Multiple Amplifiers/Receivers Sharing Sources

If different rooms need to listen to different sources at the same time, multiple amps/receivers are required. Use one amp/receiver for each listening (a zone refers to one or more rooms that listen to the same source simultaneously). The amp - receivers can be stacked together and the source inputs can be shared (ie. 1 CD, 1 tape, 1 DSS shared amongst 2 or more amp/receivers). To control the volume and source from each zone a zoned Infrared (IR) Distribution system can be added.

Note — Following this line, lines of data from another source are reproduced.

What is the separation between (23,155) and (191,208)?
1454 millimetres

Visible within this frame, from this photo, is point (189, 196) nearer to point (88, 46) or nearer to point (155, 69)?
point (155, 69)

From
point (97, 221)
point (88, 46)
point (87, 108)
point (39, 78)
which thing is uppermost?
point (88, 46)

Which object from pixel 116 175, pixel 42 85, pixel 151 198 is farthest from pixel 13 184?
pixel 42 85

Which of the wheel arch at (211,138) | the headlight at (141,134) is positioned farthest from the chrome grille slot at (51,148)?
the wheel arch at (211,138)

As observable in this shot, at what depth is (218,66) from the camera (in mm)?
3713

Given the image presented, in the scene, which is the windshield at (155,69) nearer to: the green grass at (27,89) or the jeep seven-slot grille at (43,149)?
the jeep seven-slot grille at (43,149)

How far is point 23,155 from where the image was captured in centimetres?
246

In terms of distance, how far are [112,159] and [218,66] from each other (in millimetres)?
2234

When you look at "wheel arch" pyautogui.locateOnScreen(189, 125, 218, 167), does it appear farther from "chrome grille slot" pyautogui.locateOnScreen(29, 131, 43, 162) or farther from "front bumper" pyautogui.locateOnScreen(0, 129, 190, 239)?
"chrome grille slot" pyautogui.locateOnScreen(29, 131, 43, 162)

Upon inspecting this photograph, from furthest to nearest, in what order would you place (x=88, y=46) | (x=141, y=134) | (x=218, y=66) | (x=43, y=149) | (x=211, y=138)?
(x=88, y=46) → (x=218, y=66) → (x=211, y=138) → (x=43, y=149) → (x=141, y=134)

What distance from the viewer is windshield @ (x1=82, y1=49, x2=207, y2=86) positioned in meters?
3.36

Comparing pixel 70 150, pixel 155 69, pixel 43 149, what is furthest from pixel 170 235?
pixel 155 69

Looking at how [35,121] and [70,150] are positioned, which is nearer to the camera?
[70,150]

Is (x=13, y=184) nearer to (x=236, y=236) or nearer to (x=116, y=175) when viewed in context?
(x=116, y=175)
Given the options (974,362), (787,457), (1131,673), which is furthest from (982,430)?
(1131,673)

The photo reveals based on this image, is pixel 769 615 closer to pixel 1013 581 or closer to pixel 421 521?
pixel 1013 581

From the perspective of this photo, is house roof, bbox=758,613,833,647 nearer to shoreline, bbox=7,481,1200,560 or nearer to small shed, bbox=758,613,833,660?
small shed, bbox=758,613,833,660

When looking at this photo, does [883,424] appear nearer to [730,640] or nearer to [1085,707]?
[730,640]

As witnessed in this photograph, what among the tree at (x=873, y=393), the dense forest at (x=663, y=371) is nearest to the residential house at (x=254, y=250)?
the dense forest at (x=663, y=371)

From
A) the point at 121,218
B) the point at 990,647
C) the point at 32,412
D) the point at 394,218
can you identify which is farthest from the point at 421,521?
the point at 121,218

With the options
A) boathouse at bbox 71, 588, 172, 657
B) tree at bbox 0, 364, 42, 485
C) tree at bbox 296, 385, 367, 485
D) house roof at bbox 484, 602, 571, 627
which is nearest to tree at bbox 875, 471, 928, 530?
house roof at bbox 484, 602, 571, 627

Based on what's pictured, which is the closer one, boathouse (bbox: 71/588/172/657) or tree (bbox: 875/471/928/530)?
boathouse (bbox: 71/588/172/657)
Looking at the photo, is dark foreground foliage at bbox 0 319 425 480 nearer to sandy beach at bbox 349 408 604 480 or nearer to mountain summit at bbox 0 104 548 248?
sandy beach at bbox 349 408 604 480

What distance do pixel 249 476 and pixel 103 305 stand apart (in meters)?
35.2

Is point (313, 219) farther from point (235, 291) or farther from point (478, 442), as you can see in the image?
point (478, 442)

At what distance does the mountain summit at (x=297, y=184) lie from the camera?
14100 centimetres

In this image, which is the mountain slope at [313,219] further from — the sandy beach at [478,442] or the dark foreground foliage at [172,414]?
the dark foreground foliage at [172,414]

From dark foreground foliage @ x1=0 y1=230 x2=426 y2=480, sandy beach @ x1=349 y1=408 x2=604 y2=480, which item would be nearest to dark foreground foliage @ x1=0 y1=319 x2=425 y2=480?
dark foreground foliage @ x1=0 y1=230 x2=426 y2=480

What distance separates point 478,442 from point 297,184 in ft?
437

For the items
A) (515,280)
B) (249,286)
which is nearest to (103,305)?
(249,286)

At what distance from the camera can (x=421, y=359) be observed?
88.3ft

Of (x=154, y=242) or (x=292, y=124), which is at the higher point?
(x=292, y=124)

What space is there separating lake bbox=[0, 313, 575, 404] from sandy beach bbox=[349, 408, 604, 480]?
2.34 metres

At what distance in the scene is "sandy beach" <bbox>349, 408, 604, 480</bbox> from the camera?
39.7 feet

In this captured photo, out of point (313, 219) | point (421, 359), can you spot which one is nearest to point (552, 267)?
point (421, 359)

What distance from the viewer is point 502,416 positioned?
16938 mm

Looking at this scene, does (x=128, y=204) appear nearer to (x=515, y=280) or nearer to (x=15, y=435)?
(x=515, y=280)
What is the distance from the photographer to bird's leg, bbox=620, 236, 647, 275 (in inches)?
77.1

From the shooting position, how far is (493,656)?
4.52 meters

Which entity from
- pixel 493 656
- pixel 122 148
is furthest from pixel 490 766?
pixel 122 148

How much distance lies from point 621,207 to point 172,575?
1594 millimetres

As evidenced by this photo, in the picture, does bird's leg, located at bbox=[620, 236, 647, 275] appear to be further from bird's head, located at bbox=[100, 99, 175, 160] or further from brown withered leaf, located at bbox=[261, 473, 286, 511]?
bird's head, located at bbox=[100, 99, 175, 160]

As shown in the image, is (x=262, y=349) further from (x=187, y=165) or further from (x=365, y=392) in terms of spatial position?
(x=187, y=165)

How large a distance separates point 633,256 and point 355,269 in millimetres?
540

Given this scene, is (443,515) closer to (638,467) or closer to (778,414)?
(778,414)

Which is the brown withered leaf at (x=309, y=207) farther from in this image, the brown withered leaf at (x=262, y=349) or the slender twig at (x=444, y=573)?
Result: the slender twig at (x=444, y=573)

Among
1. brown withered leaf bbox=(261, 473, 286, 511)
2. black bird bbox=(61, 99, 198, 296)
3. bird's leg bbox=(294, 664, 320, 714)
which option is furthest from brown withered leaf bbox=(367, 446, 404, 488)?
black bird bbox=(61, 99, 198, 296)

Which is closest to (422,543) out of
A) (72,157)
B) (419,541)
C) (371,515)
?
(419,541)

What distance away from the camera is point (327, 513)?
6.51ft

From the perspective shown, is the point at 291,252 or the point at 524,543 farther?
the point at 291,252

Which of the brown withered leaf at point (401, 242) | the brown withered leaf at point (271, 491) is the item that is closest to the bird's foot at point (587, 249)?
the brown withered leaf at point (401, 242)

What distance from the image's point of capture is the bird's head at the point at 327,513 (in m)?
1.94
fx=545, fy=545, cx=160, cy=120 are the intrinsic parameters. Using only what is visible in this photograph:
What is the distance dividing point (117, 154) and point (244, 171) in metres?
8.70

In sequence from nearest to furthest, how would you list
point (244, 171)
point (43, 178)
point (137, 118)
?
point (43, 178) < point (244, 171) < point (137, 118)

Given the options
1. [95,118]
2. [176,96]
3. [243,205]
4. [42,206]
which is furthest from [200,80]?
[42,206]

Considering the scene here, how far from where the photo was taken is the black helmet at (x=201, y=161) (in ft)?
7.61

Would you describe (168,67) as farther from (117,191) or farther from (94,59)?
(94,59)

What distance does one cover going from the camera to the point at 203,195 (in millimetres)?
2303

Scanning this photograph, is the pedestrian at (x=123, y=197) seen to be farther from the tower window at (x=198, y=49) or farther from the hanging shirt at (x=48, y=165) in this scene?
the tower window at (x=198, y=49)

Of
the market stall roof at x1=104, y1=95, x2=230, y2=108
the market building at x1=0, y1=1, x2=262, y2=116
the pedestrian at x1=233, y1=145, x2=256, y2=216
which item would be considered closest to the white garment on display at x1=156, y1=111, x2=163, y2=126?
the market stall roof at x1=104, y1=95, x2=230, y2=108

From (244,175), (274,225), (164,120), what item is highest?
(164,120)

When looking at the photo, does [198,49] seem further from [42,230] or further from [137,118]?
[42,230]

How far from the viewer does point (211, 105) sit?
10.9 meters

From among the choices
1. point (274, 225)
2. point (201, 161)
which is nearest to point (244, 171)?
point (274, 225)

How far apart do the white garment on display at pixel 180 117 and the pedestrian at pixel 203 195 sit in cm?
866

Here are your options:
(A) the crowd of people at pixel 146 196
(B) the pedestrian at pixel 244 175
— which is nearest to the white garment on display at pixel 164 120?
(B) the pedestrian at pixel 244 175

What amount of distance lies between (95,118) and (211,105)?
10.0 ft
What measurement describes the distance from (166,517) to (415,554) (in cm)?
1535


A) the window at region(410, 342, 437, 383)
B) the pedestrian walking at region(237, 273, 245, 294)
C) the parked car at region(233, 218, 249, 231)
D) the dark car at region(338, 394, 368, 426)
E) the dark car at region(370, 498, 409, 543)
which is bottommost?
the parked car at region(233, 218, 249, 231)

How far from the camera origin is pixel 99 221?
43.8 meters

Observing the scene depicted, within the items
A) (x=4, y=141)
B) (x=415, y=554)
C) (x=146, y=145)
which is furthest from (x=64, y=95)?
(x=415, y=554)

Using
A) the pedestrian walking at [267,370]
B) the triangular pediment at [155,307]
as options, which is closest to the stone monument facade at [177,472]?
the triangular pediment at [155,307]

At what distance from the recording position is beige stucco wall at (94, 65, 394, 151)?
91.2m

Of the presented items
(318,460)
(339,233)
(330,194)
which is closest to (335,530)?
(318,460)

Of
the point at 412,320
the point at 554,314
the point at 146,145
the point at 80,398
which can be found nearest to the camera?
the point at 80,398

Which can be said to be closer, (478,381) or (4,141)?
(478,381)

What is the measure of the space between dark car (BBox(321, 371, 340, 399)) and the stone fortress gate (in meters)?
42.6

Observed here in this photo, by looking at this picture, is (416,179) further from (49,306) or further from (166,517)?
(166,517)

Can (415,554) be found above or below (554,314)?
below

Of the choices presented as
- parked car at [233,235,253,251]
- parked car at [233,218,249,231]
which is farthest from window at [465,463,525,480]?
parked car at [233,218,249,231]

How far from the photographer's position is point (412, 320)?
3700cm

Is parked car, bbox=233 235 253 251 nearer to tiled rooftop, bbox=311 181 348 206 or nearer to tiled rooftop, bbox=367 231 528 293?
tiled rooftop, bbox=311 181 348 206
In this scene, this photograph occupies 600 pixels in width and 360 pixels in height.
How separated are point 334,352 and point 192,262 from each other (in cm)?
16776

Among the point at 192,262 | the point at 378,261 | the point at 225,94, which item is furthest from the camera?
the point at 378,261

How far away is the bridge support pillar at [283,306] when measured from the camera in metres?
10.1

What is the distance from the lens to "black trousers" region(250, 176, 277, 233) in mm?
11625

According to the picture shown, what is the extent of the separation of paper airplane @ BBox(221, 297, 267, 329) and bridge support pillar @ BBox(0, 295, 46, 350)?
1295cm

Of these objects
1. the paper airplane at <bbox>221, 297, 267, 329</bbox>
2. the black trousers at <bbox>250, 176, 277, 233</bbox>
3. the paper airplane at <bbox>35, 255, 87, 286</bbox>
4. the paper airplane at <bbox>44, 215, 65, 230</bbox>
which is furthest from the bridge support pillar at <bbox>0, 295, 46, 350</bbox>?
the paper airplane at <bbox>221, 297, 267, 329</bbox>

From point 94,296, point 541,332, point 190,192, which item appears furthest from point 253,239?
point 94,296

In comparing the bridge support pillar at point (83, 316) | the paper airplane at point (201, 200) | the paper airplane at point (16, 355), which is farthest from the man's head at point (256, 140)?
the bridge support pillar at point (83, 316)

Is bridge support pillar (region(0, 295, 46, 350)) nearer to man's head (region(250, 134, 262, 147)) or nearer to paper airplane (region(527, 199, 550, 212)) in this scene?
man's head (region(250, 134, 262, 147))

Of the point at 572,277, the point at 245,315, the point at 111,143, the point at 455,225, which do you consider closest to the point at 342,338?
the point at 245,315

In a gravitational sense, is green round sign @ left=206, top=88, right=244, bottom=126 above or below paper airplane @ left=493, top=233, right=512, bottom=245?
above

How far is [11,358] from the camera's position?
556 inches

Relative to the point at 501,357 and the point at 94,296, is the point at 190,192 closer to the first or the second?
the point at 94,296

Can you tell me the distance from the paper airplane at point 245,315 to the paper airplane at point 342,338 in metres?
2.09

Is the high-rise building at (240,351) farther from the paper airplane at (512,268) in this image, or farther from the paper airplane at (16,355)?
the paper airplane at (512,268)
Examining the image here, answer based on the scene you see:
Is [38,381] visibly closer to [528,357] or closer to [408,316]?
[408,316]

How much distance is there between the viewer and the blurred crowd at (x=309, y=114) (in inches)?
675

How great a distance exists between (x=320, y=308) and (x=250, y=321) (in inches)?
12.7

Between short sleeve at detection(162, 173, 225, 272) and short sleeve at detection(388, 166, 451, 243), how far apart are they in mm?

Purpose Made Multiple Zone Amplifier Systems

Many higher end amp/receivers now come with a built-in second discrete amplifier for a second zone. If your needs do not require more than 2 zones, this may be a cost effective solution. For a larger number of zones consider the NUVO 6-Source/6-Zone System which has six discrete amplifiers and a volume/source distribution system built-in.

What is Whole House Audio/Video?

Elements from the 3 methods described previously can be combined to customize the system for your requirements (eg. use a high power surround sound receiver for your home theater zone 1, add the NUVO 6-Source/6-Zone System system for the other listening areas).

The key to a successful whole house A/V system is making it possible to control the centralized equipment from each remote listening location. Without this you will have to run back to the equipment closet everytime you want to adjust the volume or change source. With the systems below, you can use remotes in each listening location to transmit commands back to the A/V equipment, just as if you were standing in front of the A/V equipment. There are several ways that this can be done:

Wireless RF - For Single Zone Systems

The easiest and lowest cost solution is to use wireless RF control systems. This can be done using the 8210 Powermid or 8220A IR Remote Extender. These devices convert IR signals to RF that transmit through walls back to your equipment. These devices can typically only be used for single zone systems.

Coax Video Signal Transmission

If the coax video transmission system to your TVs is laid out in the same pattern as your A/V zoning, you can use this same cable to transmit IR commands back to your system. You must have a coax cable system that is home run back to the A/V equipment location to do this. See 8195 IR Signal Coax Splitter/Injector, 8197 Xtralink 2, and 7717 Multiroom Video Distribution System. This method provides zoning capability and has better signal reliability than the RF method.

Hardwired Signal Transmission

This is the preferred method for new construction and retrofitting if it is possible to easily run Cable from each zone back to your equipment. Hardwired IR signal transmission provides the greatest system design flexibility and the greatest signal transmission reliability.

X10 and Home Automation Control

Computers, X10 Tabletop, Wallmount and Wireless RF transmitters can also be used to control A/V equipment. For more sophisticated control that can include macros, use an intelligent home automation controller. See 1132CUP PowerLinc Controller, 1350 HomeVision, or 1240 JDS TimeCommander/Stargate + 1232 IR Xpander for some of the home automation controllers and software that support IR A/V control.

The use of an intelligent home automation controller opens up many amazing possibilities. One touch can turn on a complex array of A/V equipment. You can simplify control of your equipment so that every member of your family can easily choose the music or video source they want without juggling a handful of remotes. Or, how about having music follow you around your home (as in Bill Gates home). Motion detectors can be used to automatically turn on music in different zones.